## What the task asks:
Copy exactly, please, the line that has "SPECIAL MEETING AGENDA" in it along with every line after it to the end of the listing.
(Exercise material begins)
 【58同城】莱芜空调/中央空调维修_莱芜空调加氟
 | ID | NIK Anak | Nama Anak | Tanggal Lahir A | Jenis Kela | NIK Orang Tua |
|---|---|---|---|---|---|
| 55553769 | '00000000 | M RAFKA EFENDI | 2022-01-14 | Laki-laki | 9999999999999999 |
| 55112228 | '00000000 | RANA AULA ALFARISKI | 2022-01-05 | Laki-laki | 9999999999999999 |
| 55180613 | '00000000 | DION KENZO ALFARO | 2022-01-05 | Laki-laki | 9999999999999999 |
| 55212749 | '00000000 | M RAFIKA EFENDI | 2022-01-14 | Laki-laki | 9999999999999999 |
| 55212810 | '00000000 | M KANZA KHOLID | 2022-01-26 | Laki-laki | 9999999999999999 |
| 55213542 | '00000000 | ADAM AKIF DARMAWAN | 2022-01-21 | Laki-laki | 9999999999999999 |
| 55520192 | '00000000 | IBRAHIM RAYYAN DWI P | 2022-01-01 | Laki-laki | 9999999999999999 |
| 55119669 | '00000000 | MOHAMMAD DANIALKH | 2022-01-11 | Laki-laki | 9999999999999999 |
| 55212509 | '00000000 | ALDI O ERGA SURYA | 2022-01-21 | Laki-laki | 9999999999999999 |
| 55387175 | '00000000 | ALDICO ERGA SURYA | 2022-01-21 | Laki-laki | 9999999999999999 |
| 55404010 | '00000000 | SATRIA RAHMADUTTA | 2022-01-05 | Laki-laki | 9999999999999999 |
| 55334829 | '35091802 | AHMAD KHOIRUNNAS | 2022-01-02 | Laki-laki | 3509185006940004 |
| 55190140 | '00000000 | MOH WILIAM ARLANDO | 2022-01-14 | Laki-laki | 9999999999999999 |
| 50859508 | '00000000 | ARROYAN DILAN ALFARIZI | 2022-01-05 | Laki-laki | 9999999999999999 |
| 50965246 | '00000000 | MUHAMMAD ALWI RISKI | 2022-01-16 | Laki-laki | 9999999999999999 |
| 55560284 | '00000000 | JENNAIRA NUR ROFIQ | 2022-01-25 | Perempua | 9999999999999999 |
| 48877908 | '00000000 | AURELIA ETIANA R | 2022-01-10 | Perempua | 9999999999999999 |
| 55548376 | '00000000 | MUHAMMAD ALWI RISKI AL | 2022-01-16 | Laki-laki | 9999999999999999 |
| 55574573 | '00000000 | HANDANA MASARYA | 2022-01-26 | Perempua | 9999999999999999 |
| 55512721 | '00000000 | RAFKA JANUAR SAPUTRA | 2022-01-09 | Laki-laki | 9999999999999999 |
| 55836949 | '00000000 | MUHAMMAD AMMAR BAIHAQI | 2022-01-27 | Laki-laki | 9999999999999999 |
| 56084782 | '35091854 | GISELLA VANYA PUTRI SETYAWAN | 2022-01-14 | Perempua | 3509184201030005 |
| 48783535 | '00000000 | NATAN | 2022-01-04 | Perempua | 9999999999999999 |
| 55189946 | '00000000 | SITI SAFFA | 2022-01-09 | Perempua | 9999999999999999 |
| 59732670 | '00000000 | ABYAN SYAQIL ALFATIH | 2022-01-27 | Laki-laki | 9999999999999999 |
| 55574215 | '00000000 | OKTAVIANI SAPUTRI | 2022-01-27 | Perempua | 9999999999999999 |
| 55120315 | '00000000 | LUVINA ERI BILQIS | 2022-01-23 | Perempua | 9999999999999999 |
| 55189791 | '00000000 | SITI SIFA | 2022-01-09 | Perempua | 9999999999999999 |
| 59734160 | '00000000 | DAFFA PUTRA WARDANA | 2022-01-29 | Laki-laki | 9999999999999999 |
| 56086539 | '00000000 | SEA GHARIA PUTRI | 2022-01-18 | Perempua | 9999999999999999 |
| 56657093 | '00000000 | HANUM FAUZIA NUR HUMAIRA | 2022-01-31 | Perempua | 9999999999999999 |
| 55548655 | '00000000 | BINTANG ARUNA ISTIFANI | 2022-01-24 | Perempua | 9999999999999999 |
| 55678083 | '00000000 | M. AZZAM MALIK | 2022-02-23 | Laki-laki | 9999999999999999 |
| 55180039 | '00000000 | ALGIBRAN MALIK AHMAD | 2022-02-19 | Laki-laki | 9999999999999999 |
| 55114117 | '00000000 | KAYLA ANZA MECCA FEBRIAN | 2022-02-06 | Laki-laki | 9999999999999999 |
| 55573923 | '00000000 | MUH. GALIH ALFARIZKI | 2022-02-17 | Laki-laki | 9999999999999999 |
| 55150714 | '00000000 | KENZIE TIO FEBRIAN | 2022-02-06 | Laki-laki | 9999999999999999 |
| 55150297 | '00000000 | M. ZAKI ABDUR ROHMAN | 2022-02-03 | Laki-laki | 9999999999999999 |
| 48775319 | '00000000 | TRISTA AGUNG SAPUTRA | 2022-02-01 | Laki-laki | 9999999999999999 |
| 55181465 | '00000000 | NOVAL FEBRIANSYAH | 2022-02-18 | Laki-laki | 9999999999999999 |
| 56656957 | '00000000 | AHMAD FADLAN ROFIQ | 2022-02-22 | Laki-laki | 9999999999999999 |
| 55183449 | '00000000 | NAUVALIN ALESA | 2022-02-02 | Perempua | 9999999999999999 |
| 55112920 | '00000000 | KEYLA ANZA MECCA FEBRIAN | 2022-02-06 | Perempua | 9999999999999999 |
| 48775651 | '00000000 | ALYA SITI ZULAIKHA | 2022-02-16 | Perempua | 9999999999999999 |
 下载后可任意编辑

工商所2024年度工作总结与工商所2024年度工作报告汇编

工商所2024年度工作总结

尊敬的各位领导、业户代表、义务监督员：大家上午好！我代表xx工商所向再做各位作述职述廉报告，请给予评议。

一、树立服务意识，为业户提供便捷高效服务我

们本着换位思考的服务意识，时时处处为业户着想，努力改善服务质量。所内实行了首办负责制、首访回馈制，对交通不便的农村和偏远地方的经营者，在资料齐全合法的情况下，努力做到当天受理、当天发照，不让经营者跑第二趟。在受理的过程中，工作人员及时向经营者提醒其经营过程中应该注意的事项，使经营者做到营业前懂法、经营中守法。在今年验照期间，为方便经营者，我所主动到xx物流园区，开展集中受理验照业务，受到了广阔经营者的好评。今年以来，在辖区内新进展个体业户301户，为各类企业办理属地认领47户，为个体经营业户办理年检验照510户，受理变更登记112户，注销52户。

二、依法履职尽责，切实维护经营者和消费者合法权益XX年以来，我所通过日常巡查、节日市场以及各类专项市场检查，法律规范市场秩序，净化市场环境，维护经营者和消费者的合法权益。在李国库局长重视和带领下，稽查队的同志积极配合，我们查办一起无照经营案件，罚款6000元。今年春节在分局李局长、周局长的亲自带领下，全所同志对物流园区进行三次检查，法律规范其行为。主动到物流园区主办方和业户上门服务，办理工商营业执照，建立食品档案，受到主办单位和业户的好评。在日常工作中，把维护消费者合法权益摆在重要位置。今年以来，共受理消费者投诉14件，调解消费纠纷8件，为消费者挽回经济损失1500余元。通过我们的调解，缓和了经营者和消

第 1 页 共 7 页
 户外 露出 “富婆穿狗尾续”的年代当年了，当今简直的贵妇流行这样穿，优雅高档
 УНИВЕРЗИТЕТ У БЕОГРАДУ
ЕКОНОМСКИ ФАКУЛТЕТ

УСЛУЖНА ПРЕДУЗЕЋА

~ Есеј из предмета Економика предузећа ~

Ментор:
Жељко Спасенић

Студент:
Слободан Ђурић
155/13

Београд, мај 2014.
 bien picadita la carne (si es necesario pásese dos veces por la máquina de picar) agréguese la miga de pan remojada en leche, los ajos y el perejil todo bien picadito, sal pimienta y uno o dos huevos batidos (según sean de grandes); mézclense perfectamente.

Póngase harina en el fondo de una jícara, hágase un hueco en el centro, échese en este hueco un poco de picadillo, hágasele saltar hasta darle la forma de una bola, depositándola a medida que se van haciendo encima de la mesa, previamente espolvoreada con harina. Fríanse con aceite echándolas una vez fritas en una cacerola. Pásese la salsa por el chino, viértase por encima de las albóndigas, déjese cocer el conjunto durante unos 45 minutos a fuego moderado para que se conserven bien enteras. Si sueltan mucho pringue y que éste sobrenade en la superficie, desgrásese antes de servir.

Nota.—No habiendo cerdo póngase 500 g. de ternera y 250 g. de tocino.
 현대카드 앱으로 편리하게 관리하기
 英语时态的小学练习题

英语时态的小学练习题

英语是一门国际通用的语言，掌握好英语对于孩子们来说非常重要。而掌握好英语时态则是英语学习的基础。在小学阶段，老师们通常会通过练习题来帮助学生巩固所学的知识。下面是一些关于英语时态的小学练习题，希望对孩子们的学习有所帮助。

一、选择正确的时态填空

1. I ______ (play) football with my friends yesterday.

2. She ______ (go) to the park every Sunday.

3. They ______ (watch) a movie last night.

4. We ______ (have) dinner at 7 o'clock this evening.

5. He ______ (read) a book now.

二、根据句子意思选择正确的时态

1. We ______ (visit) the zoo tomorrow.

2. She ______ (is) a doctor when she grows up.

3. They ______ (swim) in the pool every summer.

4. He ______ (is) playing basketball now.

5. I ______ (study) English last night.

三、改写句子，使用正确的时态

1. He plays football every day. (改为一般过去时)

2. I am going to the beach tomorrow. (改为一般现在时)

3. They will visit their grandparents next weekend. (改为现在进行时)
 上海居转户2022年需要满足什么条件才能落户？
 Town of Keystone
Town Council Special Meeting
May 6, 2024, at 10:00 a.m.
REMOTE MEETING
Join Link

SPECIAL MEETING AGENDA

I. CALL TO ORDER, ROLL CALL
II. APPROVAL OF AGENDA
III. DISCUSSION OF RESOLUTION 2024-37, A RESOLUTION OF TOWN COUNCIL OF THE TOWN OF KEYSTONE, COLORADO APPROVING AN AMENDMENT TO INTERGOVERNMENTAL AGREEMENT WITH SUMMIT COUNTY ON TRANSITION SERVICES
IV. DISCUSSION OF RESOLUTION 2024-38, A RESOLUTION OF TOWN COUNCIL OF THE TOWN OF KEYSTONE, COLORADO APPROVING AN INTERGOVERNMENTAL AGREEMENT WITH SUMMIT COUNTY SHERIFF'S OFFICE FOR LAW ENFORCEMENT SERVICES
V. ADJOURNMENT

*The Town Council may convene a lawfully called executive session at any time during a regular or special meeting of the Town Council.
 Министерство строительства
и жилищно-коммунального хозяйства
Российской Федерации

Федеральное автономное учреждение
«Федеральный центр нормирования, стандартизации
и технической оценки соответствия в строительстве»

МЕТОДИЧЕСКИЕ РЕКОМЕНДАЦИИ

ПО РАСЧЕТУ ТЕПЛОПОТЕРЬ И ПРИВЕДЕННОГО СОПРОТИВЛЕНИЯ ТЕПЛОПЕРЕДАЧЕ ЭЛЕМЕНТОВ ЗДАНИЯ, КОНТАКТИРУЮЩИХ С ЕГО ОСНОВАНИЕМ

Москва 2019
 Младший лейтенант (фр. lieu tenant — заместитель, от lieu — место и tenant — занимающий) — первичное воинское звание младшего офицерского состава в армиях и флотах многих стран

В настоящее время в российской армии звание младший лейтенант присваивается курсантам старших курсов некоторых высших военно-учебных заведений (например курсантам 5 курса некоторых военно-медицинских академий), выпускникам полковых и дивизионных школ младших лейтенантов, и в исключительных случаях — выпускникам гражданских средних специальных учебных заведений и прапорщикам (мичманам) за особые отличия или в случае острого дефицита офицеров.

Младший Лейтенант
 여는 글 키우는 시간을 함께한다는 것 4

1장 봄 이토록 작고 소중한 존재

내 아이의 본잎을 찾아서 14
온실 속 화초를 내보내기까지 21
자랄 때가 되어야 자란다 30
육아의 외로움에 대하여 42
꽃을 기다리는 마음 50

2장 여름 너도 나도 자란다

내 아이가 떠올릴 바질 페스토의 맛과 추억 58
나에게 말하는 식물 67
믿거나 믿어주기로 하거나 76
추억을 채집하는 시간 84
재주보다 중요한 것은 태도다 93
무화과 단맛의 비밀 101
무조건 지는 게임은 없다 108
(Exercise material ends)
## Result:
SPECIAL MEETING AGENDA

I. CALL TO ORDER, ROLL CALL
II. APPROVAL OF AGENDA
III. DISCUSSION OF RESOLUTION 2024-37, A RESOLUTION OF TOWN COUNCIL OF THE TOWN OF KEYSTONE, COLORADO APPROVING AN AMENDMENT TO INTERGOVERNMENTAL AGREEMENT WITH SUMMIT COUNTY ON TRANSITION SERVICES
IV. DISCUSSION OF RESOLUTION 2024-38, A RESOLUTION OF TOWN COUNCIL OF THE TOWN OF KEYSTONE, COLORADO APPROVING AN INTERGOVERNMENTAL AGREEMENT WITH SUMMIT COUNTY SHERIFF'S OFFICE FOR LAW ENFORCEMENT SERVICES
V. ADJOURNMENT

*The Town Council may convene a lawfully called executive session at any time during a regular or special meeting of the Town Council.
 Министерство строительства
и жилищно-коммунального хозяйства
Российской Федерации

Федеральное автономное учреждение
«Федеральный центр нормирования, стандартизации
и технической оценки соответствия в строительстве»

МЕТОДИЧЕСКИЕ РЕКОМЕНДАЦИИ

ПО РАСЧЕТУ ТЕПЛОПОТЕРЬ И ПРИВЕДЕННОГО СОПРОТИВЛЕНИЯ ТЕПЛОПЕРЕДАЧЕ ЭЛЕМЕНТОВ ЗДАНИЯ, КОНТАКТИРУЮЩИХ С ЕГО ОСНОВАНИЕМ

Москва 2019
 Младший лейтенант (фр. lieu tenant — заместитель, от lieu — место и tenant — занимающий) — первичное воинское звание младшего офицерского состава в армиях и флотах многих стран

В настоящее время в российской армии звание младший лейтенант присваивается курсантам старших курсов некоторых высших военно-учебных заведений (например курсантам 5 курса некоторых военно-медицинских академий), выпускникам полковых и дивизионных школ младших лейтенантов, и в исключительных случаях — выпускникам гражданских средних специальных учебных заведений и прапорщикам (мичманам) за особые отличия или в случае острого дефицита офицеров.

Младший Лейтенант
 여는 글 키우는 시간을 함께한다는 것 4

1장 봄 이토록 작고 소중한 존재

내 아이의 본잎을 찾아서 14
온실 속 화초를 내보내기까지 21
자랄 때가 되어야 자란다 30
육아의 외로움에 대하여 42
꽃을 기다리는 마음 50

2장 여름 너도 나도 자란다

내 아이가 떠올릴 바질 페스토의 맛과 추억 58
나에게 말하는 식물 67
믿거나 믿어주기로 하거나 76
추억을 채집하는 시간 84
재주보다 중요한 것은 태도다 93
무화과 단맛의 비밀 101
무조건 지는 게임은 없다 108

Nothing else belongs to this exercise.